The Native American deification of the peyote cactus is centuries old. Peyote buttons, named so because the top of the cactus that grows above soil is circular-shaped like a button, were uncovered in the Shumla Cave in Texas and have been radiocarbon dated to 5,000 BC. The Huichol tribe, who still uses peyote as a sacrament to this day, started their ritual peyote hunt as early as 200 AD (Fikes, 1996).
When European immigrants first arrived to the new world, they misunderstood the Native American use of peyote. They thought it was anti-Christian and the work of the devil. In 1620, the Spanish inquisition made its use illegal, and then persecuted the Mexican Natives who used it by torturing and killing them. This persecution and ill-will toward peyote users went on for centuries (Fikes, 1996).
Ultimately, the route and timing of the diffusion of peyote use throughout the United States is unclear. Most evidence indicates that it spread from the tribes in Northern Mexico, to the tribes in Oklahoma, and then throughout the rest of the United States. We do know that peyote was accepted as a medicine by many of the Oklahoma tribes during the Native American cultural disintegration of the 1880s. In 1918, the NAC officially incorporated with the hope of protecting their religious freedom.
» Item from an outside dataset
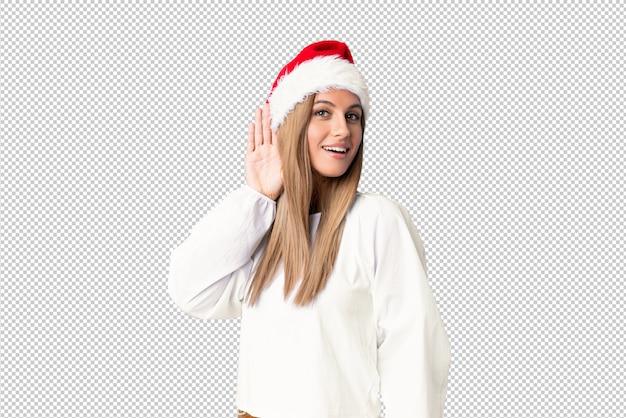 Blondemeisje die met kerstmishoed iets luisteren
Fikes (1996) pointed out that, “except for the secular pow-wow, Peyote meetings are now the most popular Native American gatherings” (p. 3).
Legality of Peyote Use for NAC Members
As previously mentioned, there has been a long history of prohibition of peyote use. The Spanish Inquisition outlawed it in 1620, Christian missionaries worked to eradicate its use along with the Bureau of Indian Affairs throughout the 19th century, and in 1918 when the NAC was incorporated the U.S. House of Representatives passed a bill prohibiting its use (Feeney, 2007).
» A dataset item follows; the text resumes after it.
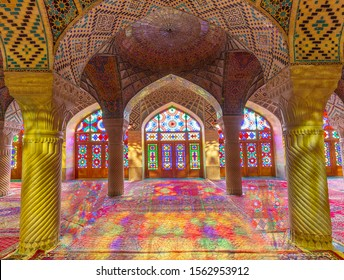 SHIRAZ, IRAN - APRIL 7, 2019: Nasir-ol-molk Mosque known also as Pink Mosque with light through its stained glass windows, in Shiraz, Iran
During the 1960s, peyote use was associated with widespread use of LSD and the hippy counterculture. This led to an even more negative and stereotypical view of it and a Federal prohibition of its use in the Drug Abuse Control Amendments of 1965. This piece of legislation was passed with the understanding that the religious use of peyote would be protected. Shortly after this, a regulatory exemption was passed by the department of Health, Education, and Welfare to allow the religious use of peyote by the NAC. This act was then replaced by the Controlled Substances Act of 1970, which also lacked a statutory exemption for the NAC. So, the newly formed Bureau of Narcotics and Dangerous Drugs adopted a regulatory exemption that was similar to the one attached to the previous piece of legislation (Feeney, 2007).
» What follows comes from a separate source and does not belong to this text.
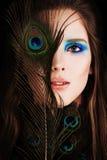 Όμορφη γυναίκα με το φτερό Makeup και Peacock στοκ εικόνα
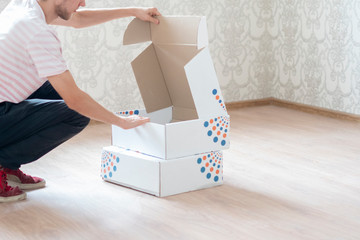 man carry cartoon boxes and move to the new home flat concept f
These regulatory exemptions did nothing to protect the use of peyote by NAC members at the state level. Many states still had laws that made using peyote illegal even when used during Native American religious ceremonies (Feeney, 2007). This is exemplified in the 1990 Supreme Court decision for the case of the State of Oregon vs. Smith and Black. The case involved two Native Americans, Smith and Black, who were fired from their jobs for taking peyote during NAC ceremonies. They sued the State of Oregon to be able to get unemployment benefits for being wrongfully terminated from their positions. The State Supreme Court of Oregon did not rule in Smith and Black’s favor, even though it had the power to do so. As a side note, Smith and Black were employed as substance abuse counselors (Calabrese, 1997).
The fallout from the Smith and Black case was significant. Religious groups across the country decided to stand up and take action. This eventually led to a response from Congress with passage of the Religious Freedom Restoration Act of 1993. Soon after, in 1994, Congress passed an amendment to the American Indian Religious Freedom Restoration Act that made it legal for NAC members in all states to be able to use peyote within the context of specified religious ceremonies (Feeney, 2007).